The species is Macroglossum stellatarum. Apparently (according to the Reader’s Digest Field Guide to the Butterflies and Other Insects of Britain) hawkmoths of this species migrate to the UK and Ireland from France each year. (Some may also overwinter in the southern counties of each island). They were fairly rare in the UK when the book was written in 1984 — it states that normally about fifty per year would be spotted: though there were very occasional years (as in 1947) when thousands might be seen.
When Peter took this video in our garden, there were easily ten of them hanging around and working the buddleia — which is a favorite with all the butterflies because it’s so fragrant and produces so much nectar in the long flower-spikes.
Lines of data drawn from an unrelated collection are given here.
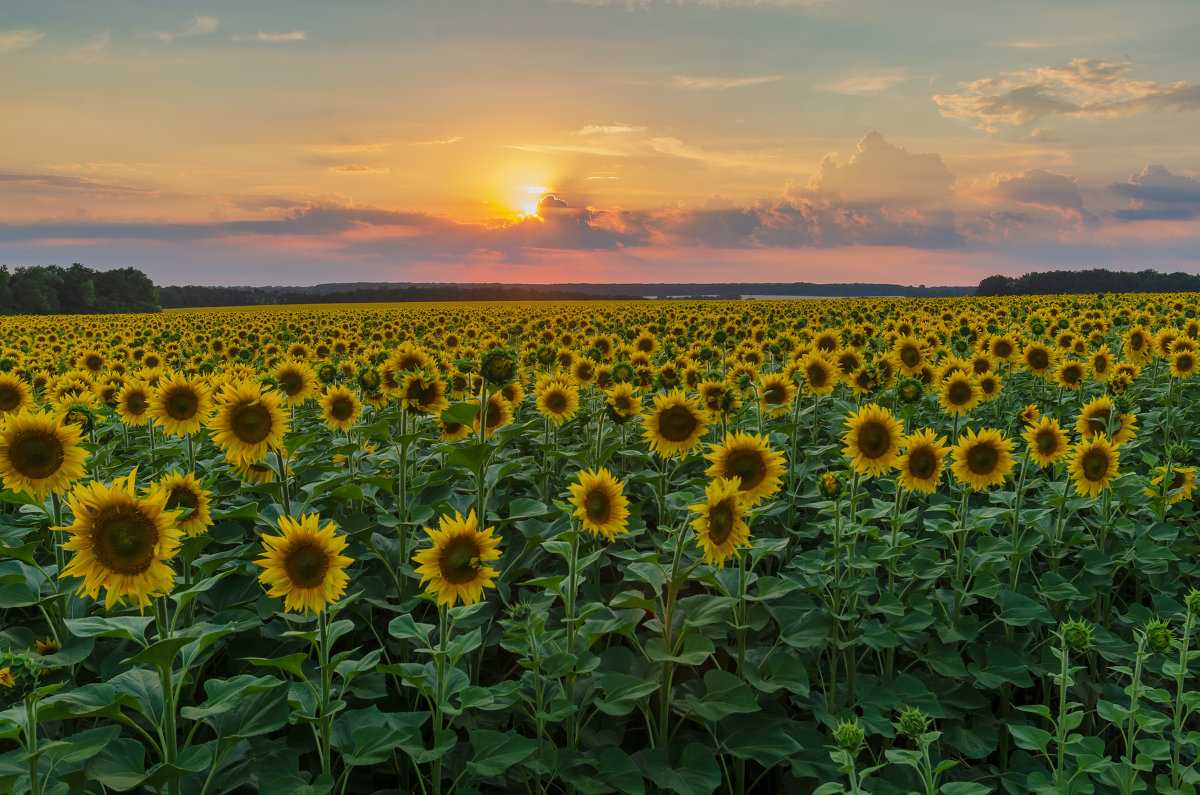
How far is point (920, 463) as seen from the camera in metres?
5.14

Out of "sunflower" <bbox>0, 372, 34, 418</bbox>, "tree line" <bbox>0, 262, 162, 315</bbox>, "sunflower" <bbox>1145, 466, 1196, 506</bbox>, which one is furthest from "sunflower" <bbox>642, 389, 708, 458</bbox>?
"tree line" <bbox>0, 262, 162, 315</bbox>

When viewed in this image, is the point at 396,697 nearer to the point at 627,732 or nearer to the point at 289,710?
the point at 289,710

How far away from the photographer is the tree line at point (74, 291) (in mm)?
76375

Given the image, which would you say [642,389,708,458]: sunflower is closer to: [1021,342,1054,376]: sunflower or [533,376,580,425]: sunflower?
[533,376,580,425]: sunflower

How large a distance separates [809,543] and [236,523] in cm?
503

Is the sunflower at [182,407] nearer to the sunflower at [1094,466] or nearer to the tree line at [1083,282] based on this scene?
the sunflower at [1094,466]

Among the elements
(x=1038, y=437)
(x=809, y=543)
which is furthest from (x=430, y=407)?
(x=1038, y=437)

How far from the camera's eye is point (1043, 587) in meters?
5.20

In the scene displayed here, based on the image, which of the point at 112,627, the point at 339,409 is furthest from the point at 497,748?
the point at 339,409

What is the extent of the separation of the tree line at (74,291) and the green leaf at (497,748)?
89.0 meters

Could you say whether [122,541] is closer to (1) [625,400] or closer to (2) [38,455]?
(2) [38,455]

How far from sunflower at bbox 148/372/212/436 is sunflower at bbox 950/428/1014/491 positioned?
5916 millimetres

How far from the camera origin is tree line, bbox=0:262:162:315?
3007 inches

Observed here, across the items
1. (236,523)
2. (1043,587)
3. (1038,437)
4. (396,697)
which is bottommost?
(396,697)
I find myself wondering whether the lengthening of our local summers over the last couple of decades — and their earlier onset — is making it easier for increased numbers of the hawkmoths to get here from France: or whether maybe we now have a breeding population of our own in Ireland….
(Amusing sidelight: note the tiny spark of “blue-eye” that the flash from Peter’s camera inflicted on the moth.)
(Edit: video link changed to YouTube due to something like $300 worth of bandwidth-overage charges since yesterday…)
[tags]moth, insect, hummingbird, hawk moth, hawkmoth, garden, Ireland, buddleia[/tags]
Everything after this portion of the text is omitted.